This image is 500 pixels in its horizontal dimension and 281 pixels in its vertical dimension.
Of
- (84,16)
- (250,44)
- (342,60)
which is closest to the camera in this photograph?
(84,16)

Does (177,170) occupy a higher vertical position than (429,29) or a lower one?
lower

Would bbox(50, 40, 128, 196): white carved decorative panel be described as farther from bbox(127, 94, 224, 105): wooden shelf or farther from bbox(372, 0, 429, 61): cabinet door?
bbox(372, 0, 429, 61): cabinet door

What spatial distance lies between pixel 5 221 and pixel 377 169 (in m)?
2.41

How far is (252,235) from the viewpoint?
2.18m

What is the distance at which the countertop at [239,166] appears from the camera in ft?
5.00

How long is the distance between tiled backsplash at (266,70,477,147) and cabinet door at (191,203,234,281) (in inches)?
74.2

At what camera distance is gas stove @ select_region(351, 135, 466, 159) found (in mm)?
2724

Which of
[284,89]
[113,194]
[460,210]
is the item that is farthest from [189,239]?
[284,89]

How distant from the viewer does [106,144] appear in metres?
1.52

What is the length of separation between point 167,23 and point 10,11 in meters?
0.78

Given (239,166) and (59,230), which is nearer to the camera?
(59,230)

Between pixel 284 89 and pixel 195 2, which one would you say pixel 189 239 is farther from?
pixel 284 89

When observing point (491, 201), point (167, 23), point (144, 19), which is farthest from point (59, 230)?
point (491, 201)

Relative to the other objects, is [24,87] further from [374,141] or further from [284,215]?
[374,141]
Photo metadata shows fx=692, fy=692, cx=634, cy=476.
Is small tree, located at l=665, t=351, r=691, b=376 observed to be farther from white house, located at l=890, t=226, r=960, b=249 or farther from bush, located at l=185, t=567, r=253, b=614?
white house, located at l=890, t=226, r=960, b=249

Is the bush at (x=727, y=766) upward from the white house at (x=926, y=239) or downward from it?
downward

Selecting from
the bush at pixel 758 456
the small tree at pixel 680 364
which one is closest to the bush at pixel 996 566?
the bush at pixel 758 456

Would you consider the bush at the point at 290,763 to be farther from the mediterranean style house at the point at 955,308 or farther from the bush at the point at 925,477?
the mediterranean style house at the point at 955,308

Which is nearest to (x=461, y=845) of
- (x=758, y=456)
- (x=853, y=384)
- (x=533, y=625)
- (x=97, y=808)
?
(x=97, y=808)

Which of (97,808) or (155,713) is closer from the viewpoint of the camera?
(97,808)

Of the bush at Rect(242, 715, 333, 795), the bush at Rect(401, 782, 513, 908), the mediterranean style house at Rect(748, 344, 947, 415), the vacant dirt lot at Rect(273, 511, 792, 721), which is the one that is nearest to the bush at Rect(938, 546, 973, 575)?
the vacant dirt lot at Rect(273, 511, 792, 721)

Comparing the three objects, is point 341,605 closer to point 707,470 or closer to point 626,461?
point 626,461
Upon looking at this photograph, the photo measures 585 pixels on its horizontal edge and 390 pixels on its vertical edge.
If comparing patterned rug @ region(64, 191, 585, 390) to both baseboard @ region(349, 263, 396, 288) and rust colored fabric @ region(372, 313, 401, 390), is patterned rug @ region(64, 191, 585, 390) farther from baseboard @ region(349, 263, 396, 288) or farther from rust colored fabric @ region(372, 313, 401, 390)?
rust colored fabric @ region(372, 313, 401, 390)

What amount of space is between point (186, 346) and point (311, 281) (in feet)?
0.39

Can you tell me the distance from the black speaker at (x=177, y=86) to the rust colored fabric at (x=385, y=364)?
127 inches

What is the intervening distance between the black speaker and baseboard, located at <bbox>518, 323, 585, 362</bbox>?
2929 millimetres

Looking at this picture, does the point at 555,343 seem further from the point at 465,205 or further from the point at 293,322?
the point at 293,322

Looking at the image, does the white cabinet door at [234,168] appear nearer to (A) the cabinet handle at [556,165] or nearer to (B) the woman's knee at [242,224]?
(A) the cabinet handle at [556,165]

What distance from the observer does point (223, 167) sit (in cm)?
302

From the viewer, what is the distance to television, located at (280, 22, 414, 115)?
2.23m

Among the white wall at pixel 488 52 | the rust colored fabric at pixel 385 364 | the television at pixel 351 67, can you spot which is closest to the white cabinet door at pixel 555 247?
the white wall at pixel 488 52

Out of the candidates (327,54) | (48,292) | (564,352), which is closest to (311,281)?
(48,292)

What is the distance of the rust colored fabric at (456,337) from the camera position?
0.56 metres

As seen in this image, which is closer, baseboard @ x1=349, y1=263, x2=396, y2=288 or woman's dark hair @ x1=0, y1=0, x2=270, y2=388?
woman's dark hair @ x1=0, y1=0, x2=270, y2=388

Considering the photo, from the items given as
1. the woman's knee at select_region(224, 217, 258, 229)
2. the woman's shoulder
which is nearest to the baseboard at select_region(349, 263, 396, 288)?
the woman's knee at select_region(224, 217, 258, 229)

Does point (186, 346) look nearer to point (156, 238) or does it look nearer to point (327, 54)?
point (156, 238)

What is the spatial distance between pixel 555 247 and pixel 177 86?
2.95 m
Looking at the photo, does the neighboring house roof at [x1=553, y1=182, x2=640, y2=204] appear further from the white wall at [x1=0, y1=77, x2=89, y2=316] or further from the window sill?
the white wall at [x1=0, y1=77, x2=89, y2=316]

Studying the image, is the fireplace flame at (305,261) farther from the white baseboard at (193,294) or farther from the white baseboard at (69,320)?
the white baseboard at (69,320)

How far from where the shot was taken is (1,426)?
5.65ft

****************************************

— Tarea por hacer —
Copia sin cambiar nada las líneas del material, empezando en la que contiene "Studying the image, is" y terminando al final del material, incluidas la primera y la última.

— Respuesta correcta —
Studying the image, is the fireplace flame at (305,261) farther from the white baseboard at (193,294) or farther from the white baseboard at (69,320)?
the white baseboard at (69,320)

How far from where the shot was taken is (1,426)?
5.65ft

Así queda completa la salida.